Q. Where do you see the market going from here now? Which kind of stocks and sectors are looking good from an investment perspective? Basumallick: I try not to have a firm view on the market direction. Mainly because I have seen that I am not smart enough to forecast the market direction correctly in a consistent manner. There is no doubt that valuations are stretched and has been such for a few years now. They could and should moderate once interest rates start moving upwards. And there could always be some black swan event that will impact the market. I think some sectors like pharma and healthcare, chemicals, IT, real estate could do well. Also, emerging sectors like renewable energy is very interesting.

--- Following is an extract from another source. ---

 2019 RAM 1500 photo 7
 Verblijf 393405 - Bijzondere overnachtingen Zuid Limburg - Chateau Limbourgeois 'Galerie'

Q: Do you follow any other investor and genre of books you like to read? Basumallick: I follow a lot of investors both in India and globally more to understand their investment frameworks and learnings, not merely from a stock-picking perspective. I have read a lot of books over the last 20 years but now concentrate on re-reading some of the older gems. After a while, there is little incremental information you can get from reading investment books. So, then you start diversifying into other areas like strategy, communication, psychology, sociology or history. I also read a lot of fiction – mainly thrillers and detective books.
Q: How much return your advisory firm has garnered since March 2020 lows and since inception? Basumallick: I have not calculated from March lows, but the last annual year (FY 2020-21), the returns for the long-term advisory was 60%, for Hitpicks it was 92% (annualised) and for Quant it was 98%. So, it would be a bit better from March lows.